Excerpts from a spatial dataset:
++++++++

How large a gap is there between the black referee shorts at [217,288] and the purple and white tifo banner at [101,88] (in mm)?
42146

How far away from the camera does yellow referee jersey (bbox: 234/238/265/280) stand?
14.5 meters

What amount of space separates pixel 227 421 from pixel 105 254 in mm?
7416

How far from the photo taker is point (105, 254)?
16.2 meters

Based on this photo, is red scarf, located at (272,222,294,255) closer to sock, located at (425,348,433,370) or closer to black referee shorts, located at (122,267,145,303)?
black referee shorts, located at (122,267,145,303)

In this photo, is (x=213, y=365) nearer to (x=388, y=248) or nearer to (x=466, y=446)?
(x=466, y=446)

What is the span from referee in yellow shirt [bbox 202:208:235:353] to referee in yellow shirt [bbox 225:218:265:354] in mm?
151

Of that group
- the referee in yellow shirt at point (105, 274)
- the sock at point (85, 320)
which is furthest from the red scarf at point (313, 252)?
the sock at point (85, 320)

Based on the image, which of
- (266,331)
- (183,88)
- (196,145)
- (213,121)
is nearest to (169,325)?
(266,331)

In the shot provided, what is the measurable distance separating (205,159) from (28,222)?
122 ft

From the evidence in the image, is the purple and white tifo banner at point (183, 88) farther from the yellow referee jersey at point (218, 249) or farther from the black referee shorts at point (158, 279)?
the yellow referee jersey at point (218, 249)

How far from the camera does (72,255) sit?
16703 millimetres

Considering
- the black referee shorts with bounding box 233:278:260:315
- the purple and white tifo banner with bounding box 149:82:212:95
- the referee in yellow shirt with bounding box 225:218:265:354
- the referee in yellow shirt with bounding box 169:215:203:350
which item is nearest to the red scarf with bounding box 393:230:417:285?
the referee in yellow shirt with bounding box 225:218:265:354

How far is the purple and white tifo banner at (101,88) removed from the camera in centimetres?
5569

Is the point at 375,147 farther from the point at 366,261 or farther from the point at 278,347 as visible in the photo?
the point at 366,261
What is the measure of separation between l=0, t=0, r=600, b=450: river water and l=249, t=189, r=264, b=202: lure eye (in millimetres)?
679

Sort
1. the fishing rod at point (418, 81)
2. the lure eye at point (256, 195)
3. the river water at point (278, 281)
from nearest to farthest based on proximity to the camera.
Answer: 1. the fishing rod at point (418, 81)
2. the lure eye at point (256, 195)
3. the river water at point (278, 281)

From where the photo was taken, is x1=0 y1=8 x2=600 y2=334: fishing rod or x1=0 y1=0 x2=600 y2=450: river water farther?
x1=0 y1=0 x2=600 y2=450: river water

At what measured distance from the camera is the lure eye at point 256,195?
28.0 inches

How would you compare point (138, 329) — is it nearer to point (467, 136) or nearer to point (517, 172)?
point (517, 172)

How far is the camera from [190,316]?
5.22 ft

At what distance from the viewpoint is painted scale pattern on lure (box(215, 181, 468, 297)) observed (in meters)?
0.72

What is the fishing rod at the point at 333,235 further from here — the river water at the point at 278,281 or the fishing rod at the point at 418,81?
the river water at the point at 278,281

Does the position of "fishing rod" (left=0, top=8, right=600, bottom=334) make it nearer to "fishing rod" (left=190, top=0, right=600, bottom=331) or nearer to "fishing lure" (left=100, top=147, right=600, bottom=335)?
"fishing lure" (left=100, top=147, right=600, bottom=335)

++++++++

* Problem statement
Produce an exact copy of all the records.

* Written reply
How large a gap is there between the black referee shorts at [217,288] and the purple and white tifo banner at [101,88] (in mm)?
42146

How far away from the camera does yellow referee jersey (bbox: 234/238/265/280) stand?
14.5 meters

What amount of space separates pixel 227 421 from pixel 105 254 in mm?
7416

How far from the photo taker is point (105, 254)?
16.2 meters

Based on this photo, is red scarf, located at (272,222,294,255) closer to sock, located at (425,348,433,370) or closer to black referee shorts, located at (122,267,145,303)?
black referee shorts, located at (122,267,145,303)

In this photo, is (x=213, y=365) nearer to (x=388, y=248) or nearer to (x=466, y=446)?
(x=466, y=446)

What is the span from referee in yellow shirt [bbox 202:208:235:353] to referee in yellow shirt [bbox 225:218:265:354] in mm?
151

Of that group
- the referee in yellow shirt at point (105, 274)
- the sock at point (85, 320)
which is furthest from the red scarf at point (313, 252)?
the sock at point (85, 320)

Based on the image, which of
- (266,331)
- (183,88)
- (196,145)
- (213,121)
is nearest to (169,325)?
(266,331)

In the shot provided, what is the measurable distance separating (205,159) from (28,222)?
122 ft

From the evidence in the image, is the purple and white tifo banner at point (183, 88) farther from the yellow referee jersey at point (218, 249) or farther from the black referee shorts at point (158, 279)?
the yellow referee jersey at point (218, 249)

How far from the camera does (72,255) sit?
16703 millimetres

Considering
- the black referee shorts with bounding box 233:278:260:315
- the purple and white tifo banner with bounding box 149:82:212:95
- the referee in yellow shirt with bounding box 225:218:265:354
- the referee in yellow shirt with bounding box 169:215:203:350
which item is nearest to the red scarf with bounding box 393:230:417:285?
the referee in yellow shirt with bounding box 225:218:265:354

How far is the purple and white tifo banner at (101,88) removed from the camera in centimetres?
5569

Is the point at 375,147 farther from the point at 366,261 or farther from the point at 278,347 as visible in the photo?
the point at 366,261
What is the measure of separation between l=0, t=0, r=600, b=450: river water and l=249, t=189, r=264, b=202: lure eye (in millimetres)?
679

Sort
1. the fishing rod at point (418, 81)
2. the lure eye at point (256, 195)
3. the river water at point (278, 281)
from nearest to farthest based on proximity to the camera.
Answer: 1. the fishing rod at point (418, 81)
2. the lure eye at point (256, 195)
3. the river water at point (278, 281)

From where the photo was taken, is x1=0 y1=8 x2=600 y2=334: fishing rod or x1=0 y1=0 x2=600 y2=450: river water farther?
x1=0 y1=0 x2=600 y2=450: river water

At what measured distance from the camera is the lure eye at point 256,195?
28.0 inches

How would you compare point (138, 329) — is it nearer to point (467, 136) or nearer to point (517, 172)?
point (517, 172)

How far is the camera from [190,316]?
5.22 ft

At what distance from the viewpoint is painted scale pattern on lure (box(215, 181, 468, 297)) observed (in meters)?
0.72

What is the fishing rod at the point at 333,235 further from here — the river water at the point at 278,281 or the fishing rod at the point at 418,81?
the river water at the point at 278,281

Does the position of "fishing rod" (left=0, top=8, right=600, bottom=334) make it nearer to "fishing rod" (left=190, top=0, right=600, bottom=331) or nearer to "fishing lure" (left=100, top=147, right=600, bottom=335)?
"fishing lure" (left=100, top=147, right=600, bottom=335)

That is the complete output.